SQLMemo: Memoizing SQL-backed Computation Cache

SQLMemo is a powerful and flexible persistent memoization cache for Python, primarily intended for small- to medium-scale scientific computing, and backed by an SQL database. It provides a simple yet robust way to cache function results, improving performance for expensive computations and enabling efficient data reuse across multiple runs.

Key Features

SQL-backed storage (SQLite by default, supports other databases)
Rich argument signature support (primitives, dicts, lists, sets, tuples, dataclasses, good handling of *args and **kwargs)
Flexible return value storage (anything pickle-able, with optional dill support)
Optional argument storage (only hashes by default), optional JSONified argument and/or result storage (e.g. for programmatic or external SQL access to the records), all with filtering and transformation options (see the API below)
Databases stable between Python versions (tested with Python 3.10-3.13)
Thread-safe, can be used from multiple processes and machines
Optional exception storage and optional re-raising of stored exceptions
Simplicity, only a single dependency (SQLAlchemy), well-tested and properly typed

Quick Start

Install SQLMemo from PyPi using pip:

pip install sqlmemo

Here's a basic example of how to use SQLMemo:

from sqlmemo import SQLMemo
import time

# Any URI supported by SQLAlchemy, uses SQLite by default
# Multiple functions can be cached in the same database
@SQLMemo("./cache.sqlite")
def slow_function(x="a", *args, y=42):
    time.sleep(1.0)
    return (x, args, y)

# First call: takes about 1 second
result1 = slow_function("a", "b", "c")
print(result1)  # ('a', ('b', 'c'), 42)

# Second call: returns immediately from cache
result2 = slow_function("a", "b", "c")
print(result2)  # ('a', ('b', 'c'), 42)

◆ **Objective**
Translate this sentence from the SQLMemo description into Spanish: "SQLMemo is a powerful and flexible persistent memoization cache for Python, primarily intended for small- to medium-scale scientific computing, and backed by an SQL database."

◆ **Provided data**
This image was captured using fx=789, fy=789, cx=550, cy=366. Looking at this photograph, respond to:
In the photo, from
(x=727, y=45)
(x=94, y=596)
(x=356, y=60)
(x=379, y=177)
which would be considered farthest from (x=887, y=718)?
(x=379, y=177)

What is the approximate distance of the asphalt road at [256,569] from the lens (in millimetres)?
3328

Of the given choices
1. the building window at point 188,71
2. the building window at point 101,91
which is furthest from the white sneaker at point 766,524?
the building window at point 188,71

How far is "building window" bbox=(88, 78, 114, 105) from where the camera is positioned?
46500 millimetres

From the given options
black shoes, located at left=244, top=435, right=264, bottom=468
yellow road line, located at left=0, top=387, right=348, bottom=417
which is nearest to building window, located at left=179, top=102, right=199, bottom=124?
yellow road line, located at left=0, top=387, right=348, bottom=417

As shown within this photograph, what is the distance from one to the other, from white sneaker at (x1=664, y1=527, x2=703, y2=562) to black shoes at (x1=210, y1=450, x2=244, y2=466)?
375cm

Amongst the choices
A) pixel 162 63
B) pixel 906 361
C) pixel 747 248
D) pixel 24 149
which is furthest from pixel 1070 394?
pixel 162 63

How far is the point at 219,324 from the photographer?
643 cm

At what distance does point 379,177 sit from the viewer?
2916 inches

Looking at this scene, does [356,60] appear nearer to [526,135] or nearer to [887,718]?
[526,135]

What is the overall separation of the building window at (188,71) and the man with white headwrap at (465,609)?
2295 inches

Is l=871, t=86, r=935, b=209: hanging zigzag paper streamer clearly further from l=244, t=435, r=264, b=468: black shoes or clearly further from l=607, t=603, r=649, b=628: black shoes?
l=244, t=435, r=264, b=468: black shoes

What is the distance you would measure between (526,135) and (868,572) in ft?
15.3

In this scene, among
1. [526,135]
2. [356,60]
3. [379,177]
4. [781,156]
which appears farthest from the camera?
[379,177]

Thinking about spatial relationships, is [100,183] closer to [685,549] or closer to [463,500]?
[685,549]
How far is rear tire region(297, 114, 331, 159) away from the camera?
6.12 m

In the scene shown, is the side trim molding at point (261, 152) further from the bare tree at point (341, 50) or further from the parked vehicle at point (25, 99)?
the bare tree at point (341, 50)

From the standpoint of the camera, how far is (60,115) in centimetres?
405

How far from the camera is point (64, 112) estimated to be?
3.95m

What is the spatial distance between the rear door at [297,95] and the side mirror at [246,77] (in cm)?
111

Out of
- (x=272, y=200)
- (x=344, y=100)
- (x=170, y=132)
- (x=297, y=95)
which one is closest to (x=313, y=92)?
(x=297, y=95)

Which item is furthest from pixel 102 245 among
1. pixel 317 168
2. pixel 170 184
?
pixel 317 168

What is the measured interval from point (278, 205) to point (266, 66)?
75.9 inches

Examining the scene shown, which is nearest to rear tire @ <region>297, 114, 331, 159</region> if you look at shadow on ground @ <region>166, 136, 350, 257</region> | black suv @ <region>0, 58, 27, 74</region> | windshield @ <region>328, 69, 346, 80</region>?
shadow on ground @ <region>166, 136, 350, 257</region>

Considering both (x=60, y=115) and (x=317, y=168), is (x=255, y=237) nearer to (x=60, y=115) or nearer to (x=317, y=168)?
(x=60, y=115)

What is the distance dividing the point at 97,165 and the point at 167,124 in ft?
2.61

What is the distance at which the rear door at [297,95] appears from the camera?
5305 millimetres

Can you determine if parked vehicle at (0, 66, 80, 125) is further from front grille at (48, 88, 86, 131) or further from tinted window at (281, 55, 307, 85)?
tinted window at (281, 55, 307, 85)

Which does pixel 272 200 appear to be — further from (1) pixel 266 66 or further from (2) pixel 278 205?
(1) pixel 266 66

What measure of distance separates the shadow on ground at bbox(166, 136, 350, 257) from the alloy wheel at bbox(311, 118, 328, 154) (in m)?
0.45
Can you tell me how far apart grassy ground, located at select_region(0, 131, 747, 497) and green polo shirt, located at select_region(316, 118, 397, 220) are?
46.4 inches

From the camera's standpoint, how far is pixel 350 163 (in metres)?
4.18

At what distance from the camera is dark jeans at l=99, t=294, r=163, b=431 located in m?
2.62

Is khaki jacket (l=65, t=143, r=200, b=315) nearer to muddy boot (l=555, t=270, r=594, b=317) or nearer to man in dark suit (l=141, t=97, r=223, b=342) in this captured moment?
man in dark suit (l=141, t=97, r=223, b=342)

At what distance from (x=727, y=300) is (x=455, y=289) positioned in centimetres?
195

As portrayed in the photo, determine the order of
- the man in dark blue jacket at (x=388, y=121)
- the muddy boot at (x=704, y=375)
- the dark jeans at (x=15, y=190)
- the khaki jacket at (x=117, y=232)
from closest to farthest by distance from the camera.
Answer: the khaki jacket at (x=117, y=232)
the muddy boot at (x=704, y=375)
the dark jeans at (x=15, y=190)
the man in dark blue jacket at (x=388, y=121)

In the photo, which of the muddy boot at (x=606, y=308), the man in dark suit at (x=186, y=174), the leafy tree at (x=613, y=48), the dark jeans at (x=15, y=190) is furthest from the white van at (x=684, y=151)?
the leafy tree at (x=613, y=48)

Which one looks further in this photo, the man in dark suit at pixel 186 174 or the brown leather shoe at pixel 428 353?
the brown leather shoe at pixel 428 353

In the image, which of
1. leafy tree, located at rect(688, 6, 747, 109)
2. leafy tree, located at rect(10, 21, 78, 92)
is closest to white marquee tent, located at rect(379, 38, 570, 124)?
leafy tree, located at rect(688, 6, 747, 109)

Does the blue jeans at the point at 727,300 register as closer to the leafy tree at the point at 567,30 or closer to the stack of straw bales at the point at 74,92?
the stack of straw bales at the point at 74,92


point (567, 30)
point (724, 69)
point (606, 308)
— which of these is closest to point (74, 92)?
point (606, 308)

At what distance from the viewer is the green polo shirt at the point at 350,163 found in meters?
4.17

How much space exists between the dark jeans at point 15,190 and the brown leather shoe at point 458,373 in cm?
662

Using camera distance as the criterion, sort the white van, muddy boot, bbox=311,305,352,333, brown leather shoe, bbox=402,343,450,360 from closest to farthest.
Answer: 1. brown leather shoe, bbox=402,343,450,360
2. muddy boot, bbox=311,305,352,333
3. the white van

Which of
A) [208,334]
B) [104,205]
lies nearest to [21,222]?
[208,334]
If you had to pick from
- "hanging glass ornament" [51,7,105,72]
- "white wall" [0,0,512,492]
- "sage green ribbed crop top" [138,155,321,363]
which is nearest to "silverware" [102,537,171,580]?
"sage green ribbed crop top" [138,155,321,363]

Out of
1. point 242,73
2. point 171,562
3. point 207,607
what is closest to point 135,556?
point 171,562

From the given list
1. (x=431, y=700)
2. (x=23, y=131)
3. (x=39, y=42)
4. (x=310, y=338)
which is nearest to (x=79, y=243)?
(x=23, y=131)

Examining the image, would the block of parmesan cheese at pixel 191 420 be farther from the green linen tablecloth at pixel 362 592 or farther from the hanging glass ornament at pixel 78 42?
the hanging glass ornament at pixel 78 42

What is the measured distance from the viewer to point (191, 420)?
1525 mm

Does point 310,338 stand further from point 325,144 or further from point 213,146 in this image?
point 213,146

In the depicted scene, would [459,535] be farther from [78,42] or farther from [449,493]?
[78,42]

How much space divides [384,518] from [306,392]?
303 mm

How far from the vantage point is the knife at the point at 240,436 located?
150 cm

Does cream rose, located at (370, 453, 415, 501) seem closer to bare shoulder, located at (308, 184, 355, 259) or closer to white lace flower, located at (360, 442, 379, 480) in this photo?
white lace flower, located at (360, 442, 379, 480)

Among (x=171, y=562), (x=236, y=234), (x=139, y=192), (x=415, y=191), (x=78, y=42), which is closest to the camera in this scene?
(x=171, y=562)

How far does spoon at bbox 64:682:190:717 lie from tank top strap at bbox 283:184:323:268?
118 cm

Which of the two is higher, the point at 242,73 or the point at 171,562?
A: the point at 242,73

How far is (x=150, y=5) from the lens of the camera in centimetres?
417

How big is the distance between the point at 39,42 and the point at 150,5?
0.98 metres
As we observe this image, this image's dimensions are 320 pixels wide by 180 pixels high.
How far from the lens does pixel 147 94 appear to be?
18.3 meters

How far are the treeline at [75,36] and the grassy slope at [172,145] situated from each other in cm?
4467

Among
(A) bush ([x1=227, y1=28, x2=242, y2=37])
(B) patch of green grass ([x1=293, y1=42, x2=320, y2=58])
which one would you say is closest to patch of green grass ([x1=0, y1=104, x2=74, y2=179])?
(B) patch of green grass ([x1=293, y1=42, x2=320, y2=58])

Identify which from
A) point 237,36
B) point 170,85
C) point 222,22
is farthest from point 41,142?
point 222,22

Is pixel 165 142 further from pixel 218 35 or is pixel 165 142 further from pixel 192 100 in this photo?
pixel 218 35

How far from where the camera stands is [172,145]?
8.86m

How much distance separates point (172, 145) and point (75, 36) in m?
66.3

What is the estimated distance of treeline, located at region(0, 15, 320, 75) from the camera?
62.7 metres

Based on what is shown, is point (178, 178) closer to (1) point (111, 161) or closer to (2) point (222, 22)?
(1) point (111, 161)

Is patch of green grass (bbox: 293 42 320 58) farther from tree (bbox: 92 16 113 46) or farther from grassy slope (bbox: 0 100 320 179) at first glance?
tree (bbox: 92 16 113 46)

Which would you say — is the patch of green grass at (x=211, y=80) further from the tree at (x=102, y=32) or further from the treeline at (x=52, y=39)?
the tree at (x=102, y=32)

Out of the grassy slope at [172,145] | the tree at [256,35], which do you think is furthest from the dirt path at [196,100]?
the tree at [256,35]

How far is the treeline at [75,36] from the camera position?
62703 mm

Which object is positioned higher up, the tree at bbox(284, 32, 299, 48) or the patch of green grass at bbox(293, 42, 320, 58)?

◆ **Expected output**
SQLMemo es una caché de memoización persistente, potente y flexible, para Python, pensada principalmente para la computación científica de pequeña a mediana escala y respaldada por una base de datos SQL.